▸ **Task description**
Print out each entry below exactly, please.

◆ ◆ ◆

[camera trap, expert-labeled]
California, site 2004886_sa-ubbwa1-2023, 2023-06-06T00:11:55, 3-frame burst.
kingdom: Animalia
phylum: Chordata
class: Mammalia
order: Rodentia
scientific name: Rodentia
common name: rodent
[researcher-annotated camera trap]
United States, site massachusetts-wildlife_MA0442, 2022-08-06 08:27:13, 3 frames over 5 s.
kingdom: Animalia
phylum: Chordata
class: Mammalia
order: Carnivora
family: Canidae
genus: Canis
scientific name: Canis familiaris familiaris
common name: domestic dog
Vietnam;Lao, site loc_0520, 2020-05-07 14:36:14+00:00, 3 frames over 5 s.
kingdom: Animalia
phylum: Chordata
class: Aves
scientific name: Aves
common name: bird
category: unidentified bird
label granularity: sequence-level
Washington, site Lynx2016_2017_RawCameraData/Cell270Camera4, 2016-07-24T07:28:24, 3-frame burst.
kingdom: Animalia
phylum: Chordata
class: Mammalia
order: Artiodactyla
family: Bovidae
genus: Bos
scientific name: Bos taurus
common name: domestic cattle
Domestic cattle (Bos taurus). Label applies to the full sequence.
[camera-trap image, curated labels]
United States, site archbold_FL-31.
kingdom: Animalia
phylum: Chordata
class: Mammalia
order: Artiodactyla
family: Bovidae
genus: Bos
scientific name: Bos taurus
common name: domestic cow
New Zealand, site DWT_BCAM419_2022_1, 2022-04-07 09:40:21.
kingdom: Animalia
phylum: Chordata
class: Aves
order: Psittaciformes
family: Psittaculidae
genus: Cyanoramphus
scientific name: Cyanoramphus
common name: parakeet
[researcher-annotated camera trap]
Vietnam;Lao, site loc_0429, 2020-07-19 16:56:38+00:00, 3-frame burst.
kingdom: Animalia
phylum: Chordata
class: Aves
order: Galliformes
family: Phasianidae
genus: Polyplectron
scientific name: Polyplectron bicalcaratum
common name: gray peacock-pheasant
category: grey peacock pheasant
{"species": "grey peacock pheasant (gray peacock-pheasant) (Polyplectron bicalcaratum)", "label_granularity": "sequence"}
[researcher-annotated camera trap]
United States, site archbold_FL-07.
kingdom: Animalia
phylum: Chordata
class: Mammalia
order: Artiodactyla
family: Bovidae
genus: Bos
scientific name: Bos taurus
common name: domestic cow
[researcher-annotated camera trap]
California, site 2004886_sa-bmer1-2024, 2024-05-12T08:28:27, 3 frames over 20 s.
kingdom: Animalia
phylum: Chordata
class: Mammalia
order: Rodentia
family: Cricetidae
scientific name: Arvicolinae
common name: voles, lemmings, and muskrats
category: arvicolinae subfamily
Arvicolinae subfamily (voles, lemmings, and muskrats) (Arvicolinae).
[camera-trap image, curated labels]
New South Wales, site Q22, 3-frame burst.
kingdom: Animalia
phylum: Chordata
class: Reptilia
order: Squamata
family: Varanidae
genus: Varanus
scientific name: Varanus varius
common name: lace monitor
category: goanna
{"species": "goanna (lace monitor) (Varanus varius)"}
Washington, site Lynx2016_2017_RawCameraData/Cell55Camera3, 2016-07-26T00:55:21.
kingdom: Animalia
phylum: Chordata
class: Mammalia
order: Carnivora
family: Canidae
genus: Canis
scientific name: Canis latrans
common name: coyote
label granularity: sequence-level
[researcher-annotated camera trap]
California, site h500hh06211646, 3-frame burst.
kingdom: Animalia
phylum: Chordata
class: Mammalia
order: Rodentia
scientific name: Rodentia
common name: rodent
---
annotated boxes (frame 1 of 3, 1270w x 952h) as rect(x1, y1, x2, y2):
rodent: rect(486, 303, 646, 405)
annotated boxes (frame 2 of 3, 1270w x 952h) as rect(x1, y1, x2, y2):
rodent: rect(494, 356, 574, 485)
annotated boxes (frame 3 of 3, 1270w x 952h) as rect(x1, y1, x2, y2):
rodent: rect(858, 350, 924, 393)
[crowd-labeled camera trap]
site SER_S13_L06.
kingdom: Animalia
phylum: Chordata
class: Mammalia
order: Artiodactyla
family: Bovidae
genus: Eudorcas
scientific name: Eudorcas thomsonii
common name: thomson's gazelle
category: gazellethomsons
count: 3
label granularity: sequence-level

◆ ◆ ◆

▸ **Answer to the exercise**
[camera trap, expert-labeled]
California, site 2004886_sa-ubbwa1-2023, 2023-06-06T00:11:55, 3-frame burst.
kingdom: Animalia
phylum: Chordata
class: Mammalia
order: Rodentia
scientific name: Rodentia
common name: rodent
[researcher-annotated camera trap]
United States, site massachusetts-wildlife_MA0442, 2022-08-06 08:27:13, 3 frames over 5 s.
kingdom: Animalia
phylum: Chordata
class: Mammalia
order: Carnivora
family: Canidae
genus: Canis
scientific name: Canis familiaris familiaris
common name: domestic dog
Vietnam;Lao, site loc_0520, 2020-05-07 14:36:14+00:00, 3 frames over 5 s.
kingdom: Animalia
phylum: Chordata
class: Aves
scientific name: Aves
common name: bird
category: unidentified bird
label granularity: sequence-level
Washington, site Lynx2016_2017_RawCameraData/Cell270Camera4, 2016-07-24T07:28:24, 3-frame burst.
kingdom: Animalia
phylum: Chordata
class: Mammalia
order: Artiodactyla
family: Bovidae
genus: Bos
scientific name: Bos taurus
common name: domestic cattle
Domestic cattle (Bos taurus). Label applies to the full sequence.
[camera-trap image, curated labels]
United States, site archbold_FL-31.
kingdom: Animalia
phylum: Chordata
class: Mammalia
order: Artiodactyla
family: Bovidae
genus: Bos
scientific name: Bos taurus
common name: domestic cow
New Zealand, site DWT_BCAM419_2022_1, 2022-04-07 09:40:21.
kingdom: Animalia
phylum: Chordata
class: Aves
order: Psittaciformes
family: Psittaculidae
genus: Cyanoramphus
scientific name: Cyanoramphus
common name: parakeet
[researcher-annotated camera trap]
Vietnam;Lao, site loc_0429, 2020-07-19 16:56:38+00:00, 3-frame burst.
kingdom: Animalia
phylum: Chordata
class: Aves
order: Galliformes
family: Phasianidae
genus: Polyplectron
scientific name: Polyplectron bicalcaratum
common name: gray peacock-pheasant
category: grey peacock pheasant
{"species": "grey peacock pheasant (gray peacock-pheasant) (Polyplectron bicalcaratum)", "label_granularity": "sequence"}
[researcher-annotated camera trap]
United States, site archbold_FL-07.
kingdom: Animalia
phylum: Chordata
class: Mammalia
order: Artiodactyla
family: Bovidae
genus: Bos
scientific name: Bos taurus
common name: domestic cow
[researcher-annotated camera trap]
California, site 2004886_sa-bmer1-2024, 2024-05-12T08:28:27, 3 frames over 20 s.
kingdom: Animalia
phylum: Chordata
class: Mammalia
order: Rodentia
family: Cricetidae
scientific name: Arvicolinae
common name: voles, lemmings, and muskrats
category: arvicolinae subfamily
Arvicolinae subfamily (voles, lemmings, and muskrats) (Arvicolinae).
[camera-trap image, curated labels]
New South Wales, site Q22, 3-frame burst.
kingdom: Animalia
phylum: Chordata
class: Reptilia
order: Squamata
family: Varanidae
genus: Varanus
scientific name: Varanus varius
common name: lace monitor
category: goanna
{"species": "goanna (lace monitor) (Varanus varius)"}
Washington, site Lynx2016_2017_RawCameraData/Cell55Camera3, 2016-07-26T00:55:21.
kingdom: Animalia
phylum: Chordata
class: Mammalia
order: Carnivora
family: Canidae
genus: Canis
scientific name: Canis latrans
common name: coyote
label granularity: sequence-level
[researcher-annotated camera trap]
California, site h500hh06211646, 3-frame burst.
kingdom: Animalia
phylum: Chordata
class: Mammalia
order: Rodentia
scientific name: Rodentia
common name: rodent
---
annotated boxes (frame 1 of 3, 1270w x 952h) as rect(x1, y1, x2, y2):
rodent: rect(486, 303, 646, 405)
annotated boxes (frame 2 of 3, 1270w x 952h) as rect(x1, y1, x2, y2):
rodent: rect(494, 356, 574, 485)
annotated boxes (frame 3 of 3, 1270w x 952h) as rect(x1, y1, x2, y2):
rodent: rect(858, 350, 924, 393)
[crowd-labeled camera trap]
site SER_S13_L06.
kingdom: Animalia
phylum: Chordata
class: Mammalia
order: Artiodactyla
family: Bovidae
genus: Eudorcas
scientific name: Eudorcas thomsonii
common name: thomson's gazelle
category: gazellethomsons
count: 3
label granularity: sequence-level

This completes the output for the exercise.